Boole on Aristotle
I was recently reading George Boole’s “Investigation of the Laws of Thought” and I was having trouble replicating one of his derivations. Since I had trouble finding any explanation online of how he got his results, I thought it would be worth putting my attempt online.
A little context first. Boole builds up this elaborate set of mechanisms and rules of thumb for solving systems of equations in which the variables \(x\) satisfy the equation \(x^2=x\), or equivalently, \(x*(1-x) = 0\). This methodology allows you figure out relationships among the variables that are not explictly stated, but are implied by the system together with the above equation.

### [SUPPLIED MATERIAL]
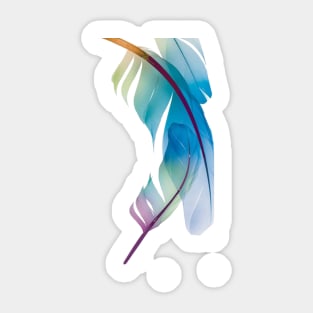 Magic Feathers Sticker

### [EXERCISE AIM]
In the post on Boole and Aristotle, what equation must the variables in Boole's systems of equations satisfy? Please answer in one sentence.

### [COMPLETED EXERCISE]
The variables satisfy \(x^2=x\), or equivalently, \(x*(1-x) = 0\).